What to work on
**1)** Retype the stretch of the Amsterdam article from "Dec. 5, 2024" through "these darker times." without changing a word.
**2)** Echo the stretch of the records from the line containing "In this scene, among" through the final line of the records, reproducing every character unchanged.

Selected text

Amsterdam Where the Past Meets the Present

Dec. 5, 2024

Amsterdam is a lot of things. It has a lot of history that can still be seen all over the city.

It’s the city where Anne Frank wrote her diary:

It’s the city where Rembrandt became a prominent portraitist:

It’s a city with its own dark past. After all, I t’s seen everything from the Spanish Inquisition to witch trials and Nazi occupation. Some of its buildings still signal these darker times.

For example, take the Spinhuis. This is a former women’s prison, which is now a University of Amsterdam women’s dorm. And, the building has a scene above the door showing a woman’s beating:

The city also turns 750 next year (October 27, 2025 to be exact). In celebration, the city of Amsterdam recently launched “Amsterdam Monster Factory” (amsterdammonsterfactory.com), which includes eight monsters that each represent a different value of the city. 

The monsters primarily live in virtual reality, which can be accessed via the Amsterdam Monster Factory App. So, you can see most of them, this is an image from the app:

But, we spent the afternoon trying to track the monsters down IRL. We found a few of them in stores and parks across the city.

We found Moki at the Amsterdam train station. He “represents Courage (one of the Xs on the city shield), and the open mindedness, tolerance and spirit of the city of Amsterdam.”

We caught up with Kiki and Kima in the I Amsterdam store. They “represent Compassion (another X on the city shield) for others and openness to help those in need.”

I found Gretel on a sign in Westerpark. She “represents Freedom of Expression, and Amsterdam as a city of no taboos –  a place where the entitlement to speak your mind is a fundamental right.”

And, Biggie was near by. He “represents the future of the open minded spirit of Amsterdam.”

From there, we jumped on a canal cruise to take in the Amsterdam Light Festival. This is the 13th edition, and the theme this year is “rituals.” (amsterdamlightfestival.com/en)

Stored dataset items
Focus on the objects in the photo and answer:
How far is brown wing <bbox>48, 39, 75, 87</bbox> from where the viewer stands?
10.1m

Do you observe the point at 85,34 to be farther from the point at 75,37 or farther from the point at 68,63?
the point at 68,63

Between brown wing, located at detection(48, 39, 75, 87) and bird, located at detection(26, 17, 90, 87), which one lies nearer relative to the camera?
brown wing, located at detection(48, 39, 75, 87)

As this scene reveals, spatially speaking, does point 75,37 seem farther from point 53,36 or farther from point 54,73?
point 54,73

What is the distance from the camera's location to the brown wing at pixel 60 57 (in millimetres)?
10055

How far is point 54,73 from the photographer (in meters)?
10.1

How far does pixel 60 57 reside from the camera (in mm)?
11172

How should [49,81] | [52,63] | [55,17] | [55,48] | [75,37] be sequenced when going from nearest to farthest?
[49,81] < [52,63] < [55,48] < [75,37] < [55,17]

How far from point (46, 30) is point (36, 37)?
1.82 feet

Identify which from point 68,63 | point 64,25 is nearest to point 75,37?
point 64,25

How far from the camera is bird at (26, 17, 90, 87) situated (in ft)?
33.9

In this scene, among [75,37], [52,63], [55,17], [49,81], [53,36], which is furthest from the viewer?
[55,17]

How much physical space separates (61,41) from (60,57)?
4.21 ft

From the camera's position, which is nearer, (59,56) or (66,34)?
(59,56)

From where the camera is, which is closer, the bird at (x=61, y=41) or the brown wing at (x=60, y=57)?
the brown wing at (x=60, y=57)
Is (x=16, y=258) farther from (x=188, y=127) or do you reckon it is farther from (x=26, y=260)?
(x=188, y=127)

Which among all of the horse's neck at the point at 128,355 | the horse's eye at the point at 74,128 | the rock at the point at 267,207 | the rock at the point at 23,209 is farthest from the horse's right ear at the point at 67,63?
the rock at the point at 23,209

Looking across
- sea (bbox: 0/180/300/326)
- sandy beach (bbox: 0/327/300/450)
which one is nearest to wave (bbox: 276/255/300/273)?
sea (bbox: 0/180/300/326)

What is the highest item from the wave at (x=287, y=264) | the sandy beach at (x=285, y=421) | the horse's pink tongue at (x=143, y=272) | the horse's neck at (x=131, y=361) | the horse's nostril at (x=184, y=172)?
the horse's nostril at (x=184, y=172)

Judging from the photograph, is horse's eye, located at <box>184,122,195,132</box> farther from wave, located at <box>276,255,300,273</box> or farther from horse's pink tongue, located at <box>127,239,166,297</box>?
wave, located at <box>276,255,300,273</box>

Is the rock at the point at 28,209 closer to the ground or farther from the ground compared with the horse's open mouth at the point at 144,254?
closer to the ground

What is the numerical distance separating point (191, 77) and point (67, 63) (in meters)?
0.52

Responses per task
**1)**
Dec. 5, 2024

Amsterdam is a lot of things. It has a lot of history that can still be seen all over the city.

It’s the city where Anne Frank wrote her diary:

It’s the city where Rembrandt became a prominent portraitist:

It’s a city with its own dark past. After all, I t’s seen everything from the Spanish Inquisition to witch trials and Nazi occupation. Some of its buildings still signal these darker times.

**2)**
In this scene, among [75,37], [52,63], [55,17], [49,81], [53,36], which is furthest from the viewer?
[55,17]

How much physical space separates (61,41) from (60,57)?
4.21 ft

From the camera's position, which is nearer, (59,56) or (66,34)?
(59,56)

From where the camera is, which is closer, the bird at (x=61, y=41) or the brown wing at (x=60, y=57)?
the brown wing at (x=60, y=57)
Is (x=16, y=258) farther from (x=188, y=127) or do you reckon it is farther from (x=26, y=260)?
(x=188, y=127)

Which among all of the horse's neck at the point at 128,355 | the horse's eye at the point at 74,128 | the rock at the point at 267,207 | the rock at the point at 23,209 is farthest from the horse's right ear at the point at 67,63?
the rock at the point at 23,209

Looking across
- sea (bbox: 0/180/300/326)
- sandy beach (bbox: 0/327/300/450)
which one is nearest to wave (bbox: 276/255/300/273)?
sea (bbox: 0/180/300/326)

What is the highest item from the wave at (x=287, y=264) | the sandy beach at (x=285, y=421) | the horse's pink tongue at (x=143, y=272) | the horse's neck at (x=131, y=361) | the horse's nostril at (x=184, y=172)?
the horse's nostril at (x=184, y=172)

Judging from the photograph, is horse's eye, located at <box>184,122,195,132</box> farther from wave, located at <box>276,255,300,273</box> or farther from horse's pink tongue, located at <box>127,239,166,297</box>?
wave, located at <box>276,255,300,273</box>

Is the rock at the point at 28,209 closer to the ground or farther from the ground compared with the horse's open mouth at the point at 144,254?
closer to the ground

What is the numerical distance separating point (191, 77) and point (67, 63) (in meters)?
0.52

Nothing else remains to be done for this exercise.